Nate surprises me by laughing. “As his representative, you don’t sound very confident in him.”

“I’m looking out for you. I don’t want you to regret giving him a chance.”

“You don’t have to look out for me. First of all, I can look out for myself. Second of all, I was like Walt at one point. Unreliable, and worse, mercurial. I needed somebody to give me a chance. Hell, William gave me plenty of chances. I wasn’t gracious about it. It’s possible this is a nudge from the universe to pay back the kindness shown to me. I’m okay with that.”

How does he do that? Admit how he’s feeling so casually? I blink at him in wonderment before saying, “I might have to look into going back to therapy.”

“Stick with me, kid.” He winks. “I’ll teach you everything I know.”

After dinnerwe drive back to Grand Marin. I settle into the passenger seat, stuffed on fish tacos and way too many chips. Why can I never turn down the second basket? Out of the blue, Nate makes a suggestion I don’t see coming.

“Why don’t you go back to your apartment and pack enough clothes for the next few weeks. You can stay with me. Think of it as a trial run for Walt having his own place.”

He parks next to my car and watches me calmly. There’s no fanfare involved and he just asked me to move in with him. Sort of. Fear ripples along my spine. I’m already shaking my head, self-preservation kicking into gear.

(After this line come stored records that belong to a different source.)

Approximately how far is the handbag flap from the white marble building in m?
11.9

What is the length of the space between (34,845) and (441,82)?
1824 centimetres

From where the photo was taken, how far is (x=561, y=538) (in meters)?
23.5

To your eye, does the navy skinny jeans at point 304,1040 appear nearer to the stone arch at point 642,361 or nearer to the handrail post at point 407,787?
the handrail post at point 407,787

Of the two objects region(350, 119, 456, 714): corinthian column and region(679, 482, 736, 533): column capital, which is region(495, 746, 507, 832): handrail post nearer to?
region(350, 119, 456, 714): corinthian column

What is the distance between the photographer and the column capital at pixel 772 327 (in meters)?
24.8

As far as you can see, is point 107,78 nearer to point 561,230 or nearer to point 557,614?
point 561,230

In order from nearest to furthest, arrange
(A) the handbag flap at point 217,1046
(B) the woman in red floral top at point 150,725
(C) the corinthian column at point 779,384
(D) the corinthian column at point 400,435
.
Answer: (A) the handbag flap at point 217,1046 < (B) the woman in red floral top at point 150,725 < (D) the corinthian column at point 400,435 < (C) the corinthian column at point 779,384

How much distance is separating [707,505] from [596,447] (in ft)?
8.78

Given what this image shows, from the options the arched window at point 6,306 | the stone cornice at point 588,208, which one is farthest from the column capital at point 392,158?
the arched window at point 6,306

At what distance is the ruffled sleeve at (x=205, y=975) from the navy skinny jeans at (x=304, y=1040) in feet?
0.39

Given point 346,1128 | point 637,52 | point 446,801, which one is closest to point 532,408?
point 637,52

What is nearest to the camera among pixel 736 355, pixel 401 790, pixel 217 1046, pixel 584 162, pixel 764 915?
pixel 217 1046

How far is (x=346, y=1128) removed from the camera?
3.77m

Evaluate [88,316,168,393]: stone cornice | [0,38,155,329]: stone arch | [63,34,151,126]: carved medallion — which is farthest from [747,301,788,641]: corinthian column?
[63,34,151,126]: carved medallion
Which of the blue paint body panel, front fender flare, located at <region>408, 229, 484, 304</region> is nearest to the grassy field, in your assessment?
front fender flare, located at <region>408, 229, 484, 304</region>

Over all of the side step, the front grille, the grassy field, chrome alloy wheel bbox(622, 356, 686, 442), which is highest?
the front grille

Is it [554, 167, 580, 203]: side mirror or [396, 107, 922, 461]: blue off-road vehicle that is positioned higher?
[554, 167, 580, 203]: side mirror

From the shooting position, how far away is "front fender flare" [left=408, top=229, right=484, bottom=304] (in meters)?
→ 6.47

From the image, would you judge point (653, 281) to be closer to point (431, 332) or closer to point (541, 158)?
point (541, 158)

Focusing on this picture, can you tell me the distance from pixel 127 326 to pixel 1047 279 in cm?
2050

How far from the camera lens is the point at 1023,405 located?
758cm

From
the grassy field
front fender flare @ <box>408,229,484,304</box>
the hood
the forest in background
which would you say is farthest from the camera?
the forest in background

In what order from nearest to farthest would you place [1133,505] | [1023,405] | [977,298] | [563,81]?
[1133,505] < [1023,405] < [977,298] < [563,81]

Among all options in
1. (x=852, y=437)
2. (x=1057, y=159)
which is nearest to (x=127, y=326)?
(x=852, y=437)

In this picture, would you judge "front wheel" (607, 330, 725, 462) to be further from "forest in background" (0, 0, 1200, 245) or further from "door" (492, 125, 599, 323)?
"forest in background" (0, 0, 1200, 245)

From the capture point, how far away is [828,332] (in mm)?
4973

“You can make this into as big of a deal as you want to,” he tells me. “But you sleep at my house enough to justify you packing a bag. Plus, I want you there. I like you there. It’s not permanent, but it could be. Maybe staying with me would be a good trial run for you too.”

My heart skips a literal beat and I open my mouth to suck in a breath. Definitely he sort of, kind of asked me to move in with him. Not right away, but later. My head is spinning.

“Walt needs me at home.”

“Why?”

I choke. I don’t know why. I just feel this innate need to protect him.

“Afraid Dee will rob you?”

“No.” Not really. My distrust of her is more because she’s an addict and has recently relapsed.

“Afraid she’ll lead Walt astray?”

“Yes.”

He nods. “It’s a possibility. But you can’t wrap him in bubble wrap. He’s an adult and the decisions he makes each and every day impact his sobriety in a negative way or a positive way. You have your own life to think about.”

“What about you?” I ask a tad defensively. “You have your own life to think about and here you are offering me refuge in your apartment.”

“Refuge?” He chuckles. “I like having you there. Thought you liked it there too.”

Rather than admit staying with him officially freaks me out, I hedge. “The commute to work is longer from your house.”

“That’s true.” He nods, patient now.